Lei ha anche allenato la Roma.

«Non l’ho allenata, l’ho traghettata. Nel 2005, il giorno del mio compleanno, ero a Cagliari a trovare i nipotini. Mi telefonò Rosella Sensi. E mi disse: “Abbiamo fatto una riunione e abbiamo pensato a te per guidare la Roma”. Ho capito cosa dovevo fare in quel momento. Ma è stato un anno particolare, ci siamo salvati a Bergamo con un gol di Cassano, avevamo davvero paura di retrocedere. E c’è un episodio…».

Be’, raccontiamolo.

«Quell’anno morì il Papa e invitarono tutta la squadra in Vaticano. Convocammo i giocatori per dirglielo. Intervenne Cassano: “Ma è obbligatorio venire?”. Io già un po’ arrabbiato, risposi: “Assolutamente no, se non vuoi venire, non vieni”. Dopo un po’ lui fa: “Però se non vengo non vorrei che poi i giornalisti…”. Non vi posso dire quello che gli ho detto, l’ho rovesciato. Ma con Antonio c’è un affetto profondo, ci vogliamo ancora oggi un bene dell’anima».

Con Mourinho che rapporto ha avuto?

«La prima volta che l’ho visto ero a Trigoria, stavo fumando una sigaretta con dei dipendenti. José è passato con questa macchinetta, una golf car. Ci ha visto, ci ha superato, poi mi ha riconosciuto: è tornato indietro per abbracciarmi, mi ha detto che mi aveva visto giocare a Lisbona. Abbiamo avuto un bel rapporto, anche se in quel periodo stavo facendo delle terapie. Quando ha avuto quattro giornate di squalifica è venuto in ufficio: “Bruno, mi farebbe molto piacere se potessi essere vicino alla squadra, in questo periodo”. Lo sento spesso, Ancelotti è un amico comune».

Ecco, Ancelotti: ha mai provato a portarlo alla Roma?

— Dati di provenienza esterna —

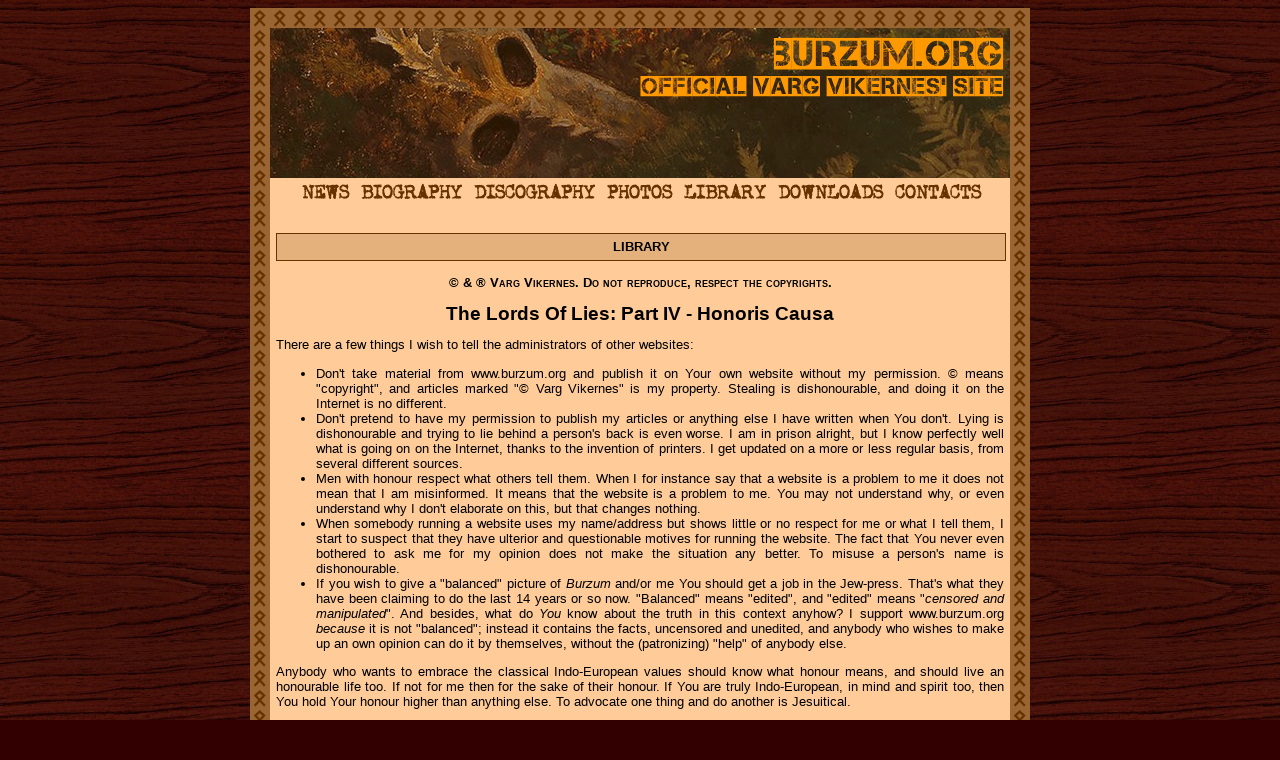

--- FILE ---
content_type: text/html; charset=windows-1251
request_url: https://www.burzum.org/eng/library/the_lords_of_lies04.shtml
body_size: 2778
content:
<!DOCTYPE HTML PUBLIC "-//W3C//DTD HTML 4.01 Transitional//EN"><html><head><title>Varg Vikernes - The Lords Of Lies: Part IV - Honoris Causa</title><meta http-equiv="Content-Type" content="text/html; charset=iso-8859-1">
<meta name="viewport" content="width=device-width, initial-scale=0.47">
<meta name="description" content="Burzum.org - Official Burzum and Varg Vikernes website: Old School Norwegian Black Metal">
<link href="/styles.css" rel="stylesheet" type="text/css">

<!--

Copyright © 1991 Varg Vikernes, Burzum
Copyright © 2004 Burzum.org
Copyright © contact e-mail: admin@burzum.org
Copyright © WWW: https://www.burzum.org

-->

<!-- Yandex.Metrika counter -->
<script type="text/javascript" >
   (function(m,e,t,r,i,k,a){m[i]=m[i]||function(){(m[i].a=m[i].a||[]).push(arguments)};
   m[i].l=1*new Date();
   for (var j = 0; j < document.scripts.length; j++) {if (document.scripts[j].src === r) { return; }}
   k=e.createElement(t),a=e.getElementsByTagName(t)[0],k.async=1,k.src=r,a.parentNode.insertBefore(k,a)})
   (window, document, "script", "https://mc.yandex.ru/metrika/tag.js", "ym");

   ym(401023, "init", {
        clickmap:true,
        trackLinks:true,
        accurateTrackBounce:true
   });
</script>
<noscript><div><img src="https://mc.yandex.ru/watch/401023" style="position:absolute; left:-9999px;" alt="" /></div></noscript>
<!-- /Yandex.Metrika counter -->

</head><body>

«Ma come potevi portarlo via Carlo dalle società dove è stato? Bayern, Chelsea, Real… certo la battuta gliel’ho fatta, anche l’ultima volta: “Dici sempre che sei della Roma, ma quando vieni ad allenarla?”».

Ci riproverà, a breve?

«Eh, adesso è al Real Madrid, oltre la battutina è difficile andare. Anche se con Carlo ho proprio un rapporto di famiglia. Sono stato a casa sua, con il papà, la mamma, prima di andare in Nazionale ho dormito da lui, siamo stati in vacanza insieme. Quando ha avuto l’infortunio al ginocchio dormivamo nella stessa stanza e mi mettevo sopra questo ginocchio gonfio così per cercare di allungarlo, di stenderlo. È un’amicizia, una di quelle vere».